Sockbot malware was discovered in applications on Google Play Store

This month, Symantec discovered a new type of malware on Android called Sockbot, a legitimate application on Google Play that allows an attacker to create fake ad traffic.

Symantec researchers claim that at least eight applications contain Sockbot identified and have between 600,000 and 2.6 million downloads and installations. The purpose of these applications is to change the look of the characters in the Minecraft Pocket Edition game. Besides, it also creates illegal advertising revenue.

1. Google's new Play Protect system failed from the first test

Malware Sockbot implements a SOCKS proxy mechanism on infected devices

The name Sockbot comes from the operating mode of this malware. They install and deploy SOCKS proxy mechanisms on devices that infect and wait for commands from a remote C&C server.

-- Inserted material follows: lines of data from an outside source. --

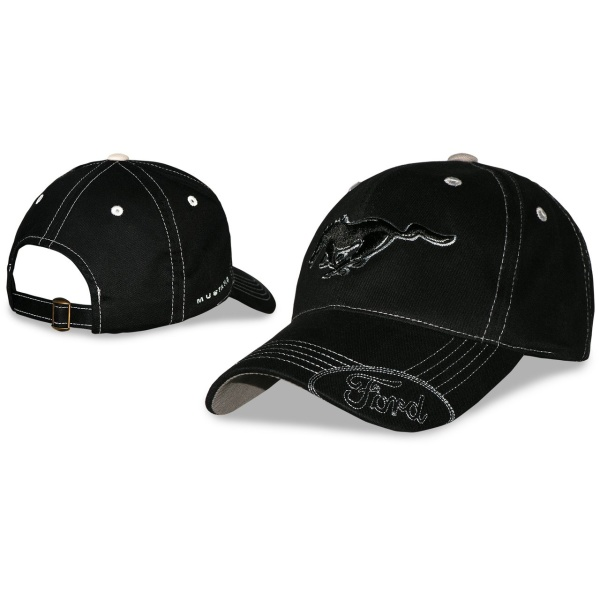 Ford Mustang Hat - Black with Pony Logo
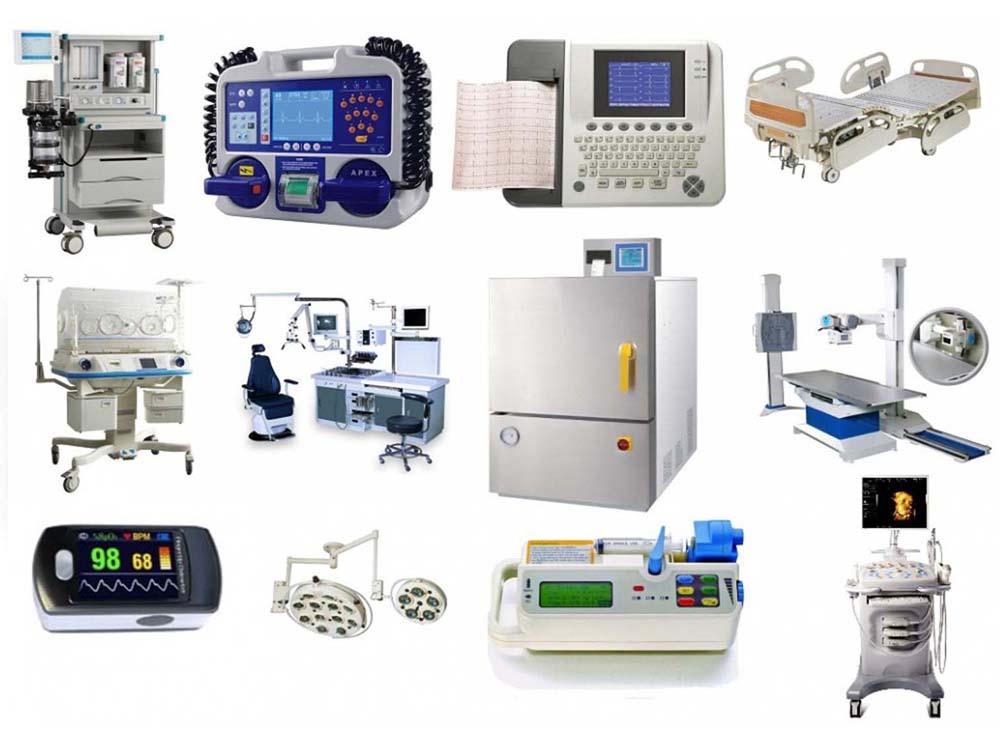 Виды медицинского оборудования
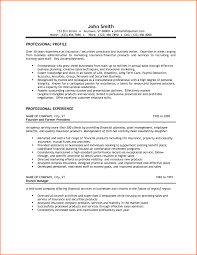 Resume For Business Owner Small Business Owner Resume Small Business Owner Resume Sample 16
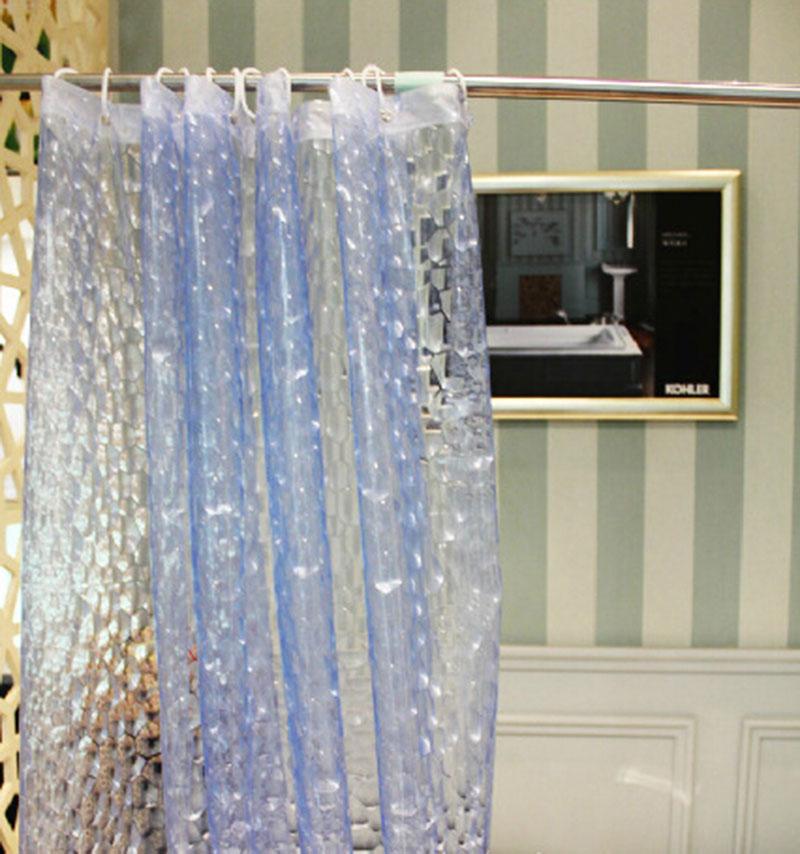 Achetez en gros cran de douche design en ligne des for Conception salle de bain en ligne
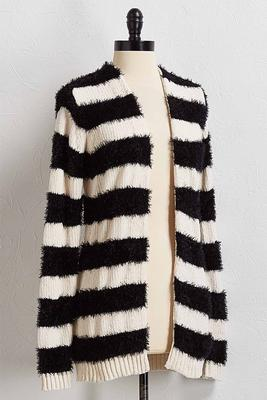striped cardigan sweater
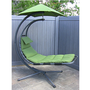 The Zero Gravity Hammock Chair  @ Sharper Image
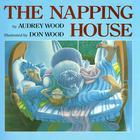 The Napping House by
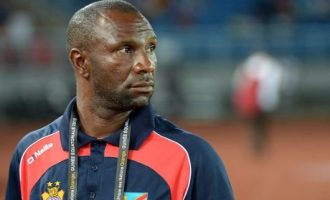 Our goal was not to defeat Nigeria, says DR Congo coach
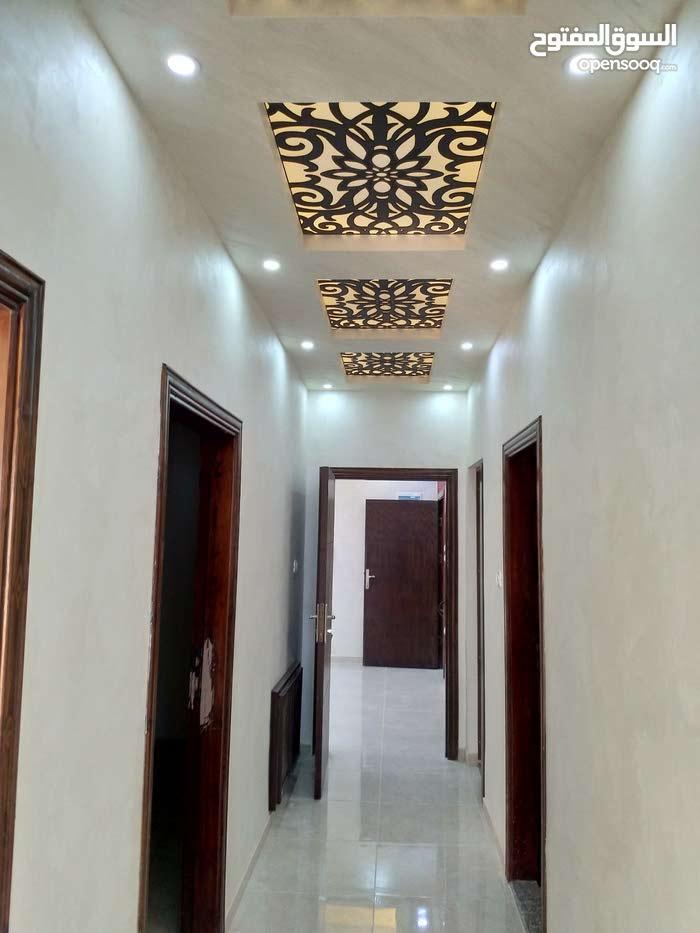 180 sqm Unfurnished apartment for sale in Irbid - (107784038) | Opensooq
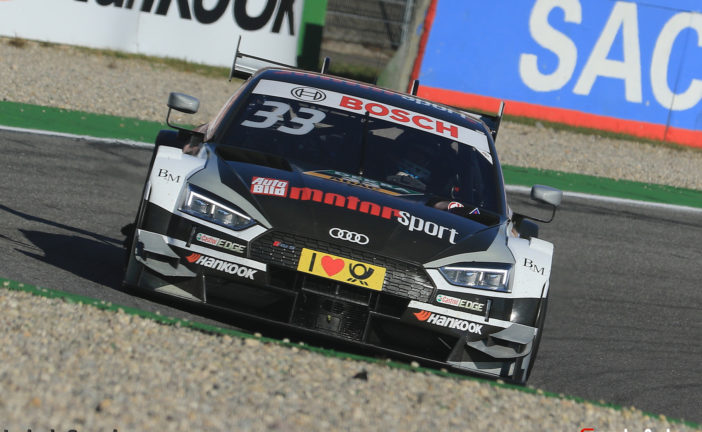 Rookie Rast storms to DTM title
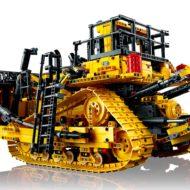 lego technic 42131 app controlled cat d11 bulldozer 5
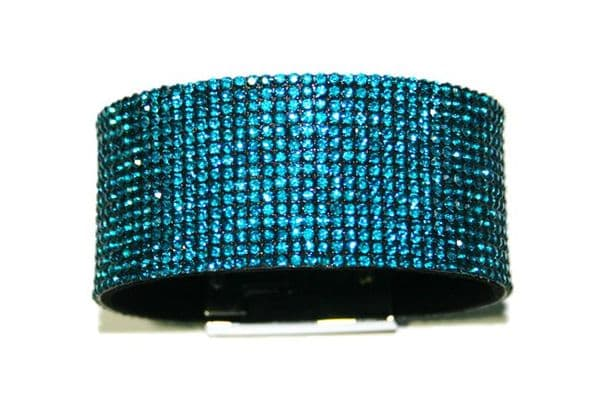 1.5mm diamante sheet - 25 chatons per square cm - blue ziron -- teel -- c4009010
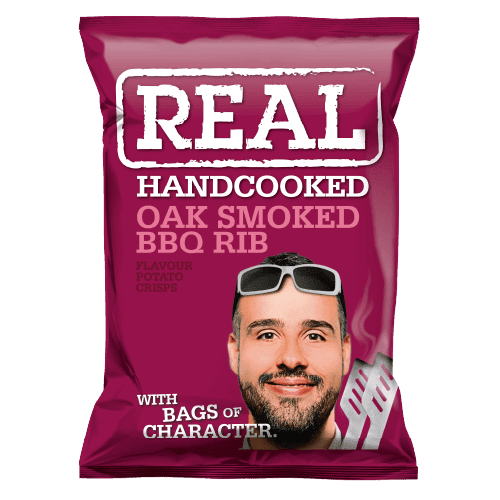 Real Crisps Oak Smoked BBQ Rib 24x35g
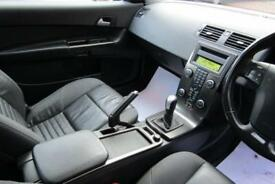 2011 Volvo C30 2.0 R-Design 2dr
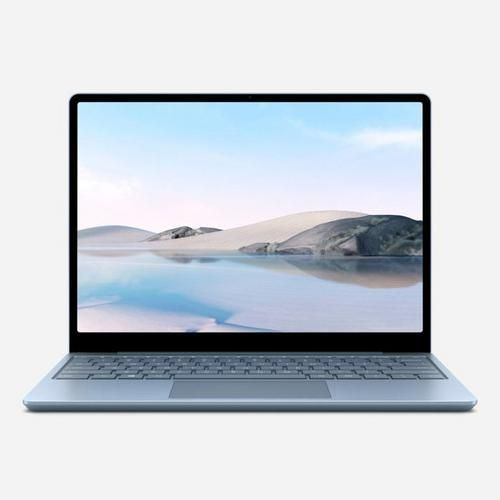 Surface Laptop Go THJ-00034 アイスブルー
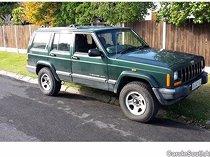 Jeep Cherokee Automatic 2000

Sockbot malware was discovered in applications on Google Play Store Picture 1

Symantec also noted that this Sockbot malware could easily be expanded, leveraging some network vulnerabilities and being able to bypass security boundaries. In other words, attackers can use Sockbot to perform next DDoS attacks.

This is not the first Android botnet discovered this year. At the end of last August, the alliance of security firms together removed the botnet WireX, which includes more than 120,000 Android devices infecting and executing DDoS attacks.

Fortunately, Symantec has informed Google of eight malware-infected applications on October 6 and the company quickly deleted them from the Google Play store. However, this also reminds us to always be cautious when downloading any application on the Google Play Store store.